While doctors like Schuster are pleased by the change, not everyone is.

"This can only be viewed as a temporary fix," says Michael Nischan, author of Taste, Pure and Simple, a healthy recipe guide, and the president of Sources and Resources, a group looking for healthy solutions for the food service industry.

"The solutions are far more complicated to address than through overly simplified and partial solutions like providing medical coverage for obesity," he adds.

Similarly, Dr. John Messmer, an associate professor at Penn State College of Medicine in Palmyra, Pa., says that "obesity is a disease, but it's like substance abuse."He continues: "It requires insight into the problem and the will to do something about it — to change the way one deals with food."

Messmer is not convinced that HHS will be able to cope with the financial burden created by the nearly two-thirds of Americans who are overweight:

"How is the government going to spread the limited funds to include obesity surgery?" he asks. "I agree with the philosophy but I am suspect of the method they [might] use."

Should All Americans Foot the Bill?

While many doctors have shown their support for the expansion, the decision has prompted conservative groups around the country to speak out against the inclusion, saying that every American shouldn't have to pay for treatment of "preventable" obesity.

Radley Balko, a policy analyst at the Cato Institute, a Washington, D.C.-based libertarian think tank, says of the inclusion: "Obesity is not a disease. It's a condition that's both treatable and preventable, in most cases without drugs, doctors or hospitals."

"American taxpayers shouldn't be asked to foot the bill for the obesity problem," he adds.

While Dennis Avery, senior fellow at the Hudson Institute of the Center for Global Food Issues in Churchville, Va., a group that researches and analyses agricultural and environmental issues, supports the addition over all, he includes a caveat: "The key will be focusing on successful obesity interventions and not turning this new policy into another route via which taxpayer's money is funnelled into the pockets of fad diet and nutrition practitioners," he says.

"The success record for such interventions is so far not very encouraging, with even the best obesity treatments having an extremely high failure and/or reversion rate."
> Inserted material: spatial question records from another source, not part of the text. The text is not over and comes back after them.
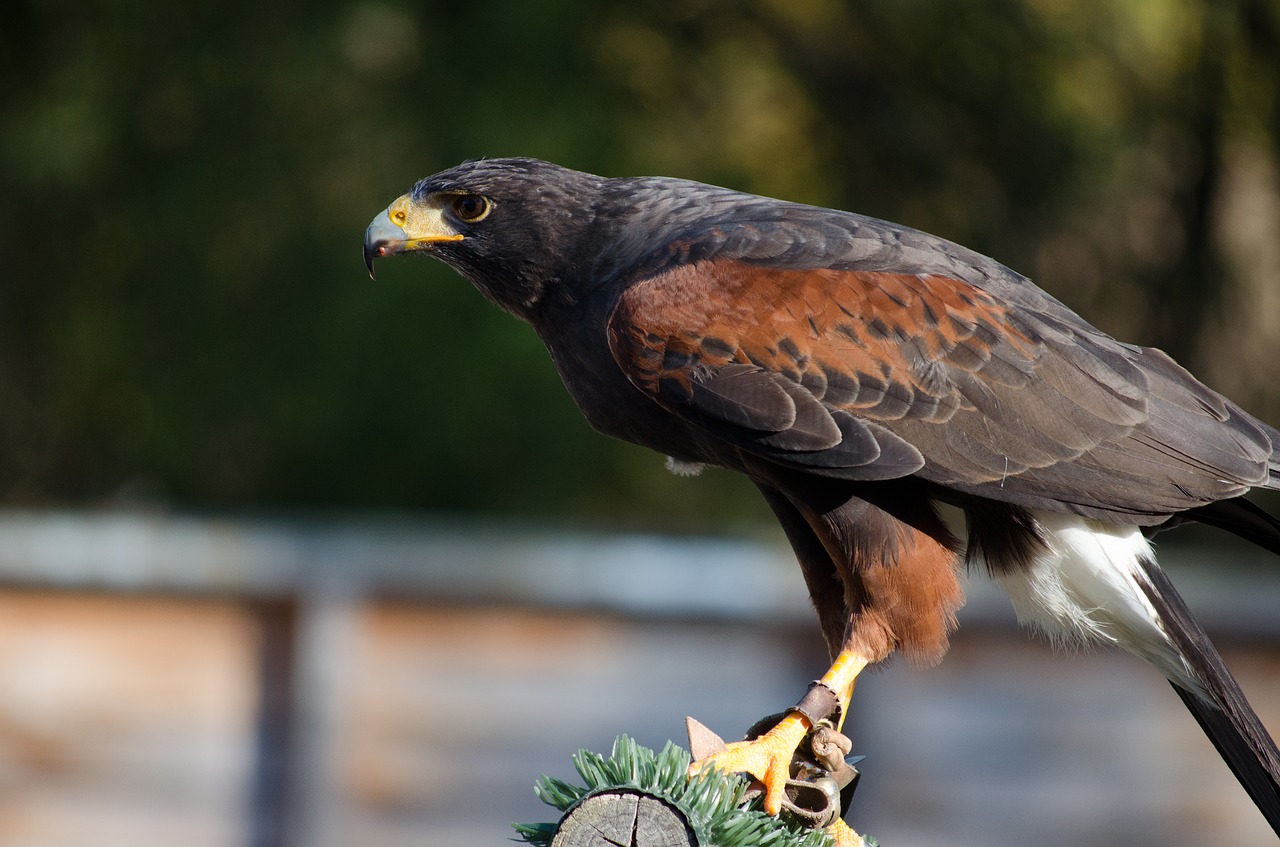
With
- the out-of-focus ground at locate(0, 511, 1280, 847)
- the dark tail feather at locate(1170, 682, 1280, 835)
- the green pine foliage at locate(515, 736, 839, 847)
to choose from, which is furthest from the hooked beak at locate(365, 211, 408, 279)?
the out-of-focus ground at locate(0, 511, 1280, 847)

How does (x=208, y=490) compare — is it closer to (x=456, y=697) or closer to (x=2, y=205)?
(x=2, y=205)

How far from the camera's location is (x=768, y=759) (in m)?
2.47

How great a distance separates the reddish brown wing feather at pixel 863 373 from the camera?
2582mm

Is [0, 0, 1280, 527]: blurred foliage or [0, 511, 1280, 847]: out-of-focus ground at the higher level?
[0, 0, 1280, 527]: blurred foliage

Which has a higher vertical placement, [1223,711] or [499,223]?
[499,223]

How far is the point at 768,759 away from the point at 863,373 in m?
0.81

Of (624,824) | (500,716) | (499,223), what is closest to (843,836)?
(624,824)

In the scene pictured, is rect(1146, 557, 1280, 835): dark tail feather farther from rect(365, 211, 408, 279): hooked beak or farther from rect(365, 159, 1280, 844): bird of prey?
rect(365, 211, 408, 279): hooked beak

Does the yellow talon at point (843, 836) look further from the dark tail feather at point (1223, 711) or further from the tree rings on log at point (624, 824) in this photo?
the dark tail feather at point (1223, 711)

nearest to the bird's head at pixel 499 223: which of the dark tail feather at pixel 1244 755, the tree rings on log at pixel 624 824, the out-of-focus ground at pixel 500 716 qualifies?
the tree rings on log at pixel 624 824

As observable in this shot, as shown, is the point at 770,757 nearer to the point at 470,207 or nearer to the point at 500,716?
the point at 470,207

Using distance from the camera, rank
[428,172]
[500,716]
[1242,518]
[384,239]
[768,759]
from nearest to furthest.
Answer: [768,759]
[1242,518]
[384,239]
[500,716]
[428,172]

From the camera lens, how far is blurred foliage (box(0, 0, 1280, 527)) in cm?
731

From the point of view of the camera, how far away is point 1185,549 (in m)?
7.36
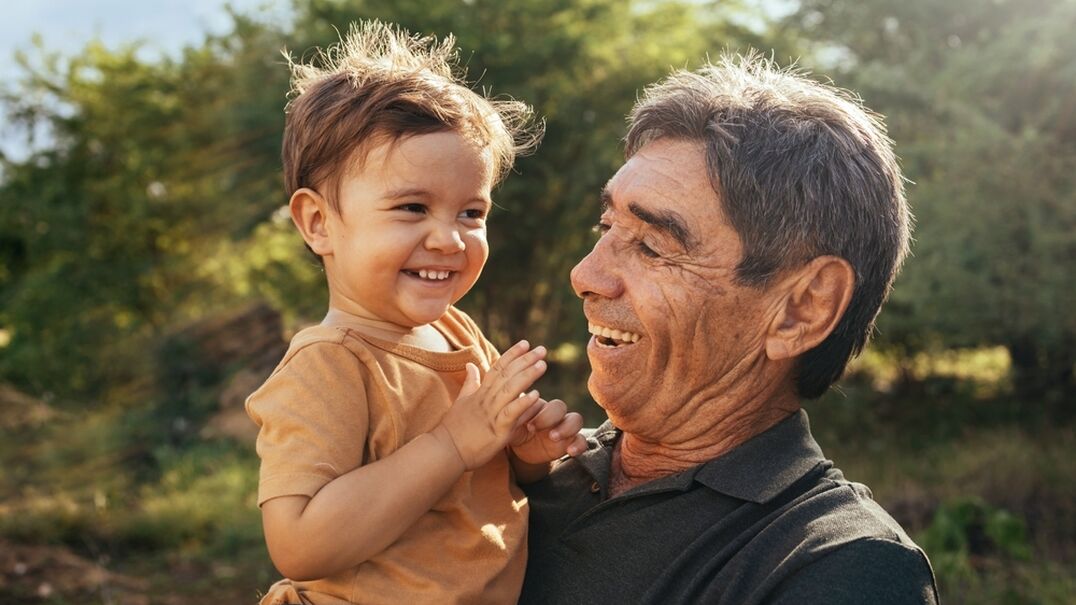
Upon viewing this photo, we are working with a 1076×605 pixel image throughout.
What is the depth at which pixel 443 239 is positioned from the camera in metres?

The Center for Consumer Freedom, a non-profit group supported by the restaurant and food industries, moves one step further, suggesting that the "hysteria" over obesity is manufactured and driven by the "$40 billion weight-loss industry."

CCF Director Richard Berman says: "The pharmaceutical and weight-loss industry has manufactured an epidemic to have the cost of its weight-loss drugs and treatments underwritten by taxpayers."